ACTIVITY >>
This exercise asks for every record to be output again exactly.

RECORDS SUPPLIED >>
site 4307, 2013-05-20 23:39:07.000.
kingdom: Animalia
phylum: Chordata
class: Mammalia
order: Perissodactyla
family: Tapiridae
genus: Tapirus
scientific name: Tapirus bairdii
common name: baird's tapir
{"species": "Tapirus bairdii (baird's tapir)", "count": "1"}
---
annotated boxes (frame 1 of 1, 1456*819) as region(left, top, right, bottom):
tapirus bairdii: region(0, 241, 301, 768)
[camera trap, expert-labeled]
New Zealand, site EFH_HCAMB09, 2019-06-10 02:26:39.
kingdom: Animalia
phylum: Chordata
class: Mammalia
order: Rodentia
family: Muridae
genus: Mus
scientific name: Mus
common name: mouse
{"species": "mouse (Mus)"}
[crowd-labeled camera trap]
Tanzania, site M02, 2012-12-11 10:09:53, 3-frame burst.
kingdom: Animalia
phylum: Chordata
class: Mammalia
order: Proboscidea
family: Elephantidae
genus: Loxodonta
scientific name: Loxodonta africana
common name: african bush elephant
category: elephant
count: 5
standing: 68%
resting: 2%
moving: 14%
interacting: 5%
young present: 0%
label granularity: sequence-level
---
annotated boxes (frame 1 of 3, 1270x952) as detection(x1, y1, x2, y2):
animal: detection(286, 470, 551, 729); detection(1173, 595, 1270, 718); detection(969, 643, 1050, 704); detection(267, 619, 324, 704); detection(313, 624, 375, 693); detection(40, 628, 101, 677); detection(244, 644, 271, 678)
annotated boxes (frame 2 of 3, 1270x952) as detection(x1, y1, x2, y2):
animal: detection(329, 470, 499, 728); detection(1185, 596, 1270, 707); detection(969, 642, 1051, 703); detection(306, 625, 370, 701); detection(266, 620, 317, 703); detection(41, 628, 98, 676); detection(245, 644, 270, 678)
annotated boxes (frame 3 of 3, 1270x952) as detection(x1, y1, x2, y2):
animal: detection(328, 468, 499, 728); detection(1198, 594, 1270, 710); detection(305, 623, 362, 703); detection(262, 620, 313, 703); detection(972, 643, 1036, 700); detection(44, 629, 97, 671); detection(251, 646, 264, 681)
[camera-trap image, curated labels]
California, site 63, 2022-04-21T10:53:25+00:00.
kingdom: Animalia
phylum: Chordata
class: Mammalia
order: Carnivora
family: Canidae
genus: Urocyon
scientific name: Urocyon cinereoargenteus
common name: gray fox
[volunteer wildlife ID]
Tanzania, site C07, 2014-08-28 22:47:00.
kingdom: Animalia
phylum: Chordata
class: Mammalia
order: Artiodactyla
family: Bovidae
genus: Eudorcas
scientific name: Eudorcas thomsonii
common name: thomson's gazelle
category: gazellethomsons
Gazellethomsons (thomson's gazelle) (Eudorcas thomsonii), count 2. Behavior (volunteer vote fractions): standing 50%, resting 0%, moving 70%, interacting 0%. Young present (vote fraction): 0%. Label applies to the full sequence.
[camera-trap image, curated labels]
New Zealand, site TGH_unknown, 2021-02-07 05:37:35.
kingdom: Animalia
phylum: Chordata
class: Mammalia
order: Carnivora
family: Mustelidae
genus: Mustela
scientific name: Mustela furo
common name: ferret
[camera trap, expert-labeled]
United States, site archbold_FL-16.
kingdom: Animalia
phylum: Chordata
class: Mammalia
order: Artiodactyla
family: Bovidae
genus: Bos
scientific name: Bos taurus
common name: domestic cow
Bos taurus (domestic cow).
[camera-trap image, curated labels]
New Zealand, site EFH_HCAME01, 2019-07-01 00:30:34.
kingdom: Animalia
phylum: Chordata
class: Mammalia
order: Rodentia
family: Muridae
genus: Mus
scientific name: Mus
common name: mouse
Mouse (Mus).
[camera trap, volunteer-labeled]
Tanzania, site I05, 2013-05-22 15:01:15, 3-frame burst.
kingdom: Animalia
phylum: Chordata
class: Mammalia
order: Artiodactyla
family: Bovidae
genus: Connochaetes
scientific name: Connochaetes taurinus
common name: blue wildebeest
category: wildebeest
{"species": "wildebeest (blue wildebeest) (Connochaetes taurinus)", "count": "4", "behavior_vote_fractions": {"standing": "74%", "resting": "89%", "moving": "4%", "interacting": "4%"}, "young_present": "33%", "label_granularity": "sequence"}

RESULT FOR THIS EXERCISE >>
site 4307, 2013-05-20 23:39:07.000.
kingdom: Animalia
phylum: Chordata
class: Mammalia
order: Perissodactyla
family: Tapiridae
genus: Tapirus
scientific name: Tapirus bairdii
common name: baird's tapir
{"species": "Tapirus bairdii (baird's tapir)", "count": "1"}
---
annotated boxes (frame 1 of 1, 1456*819) as region(left, top, right, bottom):
tapirus bairdii: region(0, 241, 301, 768)
[camera trap, expert-labeled]
New Zealand, site EFH_HCAMB09, 2019-06-10 02:26:39.
kingdom: Animalia
phylum: Chordata
class: Mammalia
order: Rodentia
family: Muridae
genus: Mus
scientific name: Mus
common name: mouse
{"species": "mouse (Mus)"}
[crowd-labeled camera trap]
Tanzania, site M02, 2012-12-11 10:09:53, 3-frame burst.
kingdom: Animalia
phylum: Chordata
class: Mammalia
order: Proboscidea
family: Elephantidae
genus: Loxodonta
scientific name: Loxodonta africana
common name: african bush elephant
category: elephant
count: 5
standing: 68%
resting: 2%
moving: 14%
interacting: 5%
young present: 0%
label granularity: sequence-level
---
annotated boxes (frame 1 of 3, 1270x952) as detection(x1, y1, x2, y2):
animal: detection(286, 470, 551, 729); detection(1173, 595, 1270, 718); detection(969, 643, 1050, 704); detection(267, 619, 324, 704); detection(313, 624, 375, 693); detection(40, 628, 101, 677); detection(244, 644, 271, 678)
annotated boxes (frame 2 of 3, 1270x952) as detection(x1, y1, x2, y2):
animal: detection(329, 470, 499, 728); detection(1185, 596, 1270, 707); detection(969, 642, 1051, 703); detection(306, 625, 370, 701); detection(266, 620, 317, 703); detection(41, 628, 98, 676); detection(245, 644, 270, 678)
annotated boxes (frame 3 of 3, 1270x952) as detection(x1, y1, x2, y2):
animal: detection(328, 468, 499, 728); detection(1198, 594, 1270, 710); detection(305, 623, 362, 703); detection(262, 620, 313, 703); detection(972, 643, 1036, 700); detection(44, 629, 97, 671); detection(251, 646, 264, 681)
[camera-trap image, curated labels]
California, site 63, 2022-04-21T10:53:25+00:00.
kingdom: Animalia
phylum: Chordata
class: Mammalia
order: Carnivora
family: Canidae
genus: Urocyon
scientific name: Urocyon cinereoargenteus
common name: gray fox
[volunteer wildlife ID]
Tanzania, site C07, 2014-08-28 22:47:00.
kingdom: Animalia
phylum: Chordata
class: Mammalia
order: Artiodactyla
family: Bovidae
genus: Eudorcas
scientific name: Eudorcas thomsonii
common name: thomson's gazelle
category: gazellethomsons
Gazellethomsons (thomson's gazelle) (Eudorcas thomsonii), count 2. Behavior (volunteer vote fractions): standing 50%, resting 0%, moving 70%, interacting 0%. Young present (vote fraction): 0%. Label applies to the full sequence.
[camera-trap image, curated labels]
New Zealand, site TGH_unknown, 2021-02-07 05:37:35.
kingdom: Animalia
phylum: Chordata
class: Mammalia
order: Carnivora
family: Mustelidae
genus: Mustela
scientific name: Mustela furo
common name: ferret
[camera trap, expert-labeled]
United States, site archbold_FL-16.
kingdom: Animalia
phylum: Chordata
class: Mammalia
order: Artiodactyla
family: Bovidae
genus: Bos
scientific name: Bos taurus
common name: domestic cow
Bos taurus (domestic cow).
[camera-trap image, curated labels]
New Zealand, site EFH_HCAME01, 2019-07-01 00:30:34.
kingdom: Animalia
phylum: Chordata
class: Mammalia
order: Rodentia
family: Muridae
genus: Mus
scientific name: Mus
common name: mouse
Mouse (Mus).
[camera trap, volunteer-labeled]
Tanzania, site I05, 2013-05-22 15:01:15, 3-frame burst.
kingdom: Animalia
phylum: Chordata
class: Mammalia
order: Artiodactyla
family: Bovidae
genus: Connochaetes
scientific name: Connochaetes taurinus
common name: blue wildebeest
category: wildebeest
{"species": "wildebeest (blue wildebeest) (Connochaetes taurinus)", "count": "4", "behavior_vote_fractions": {"standing": "74%", "resting": "89%", "moving": "4%", "interacting": "4%"}, "young_present": "33%", "label_granularity": "sequence"}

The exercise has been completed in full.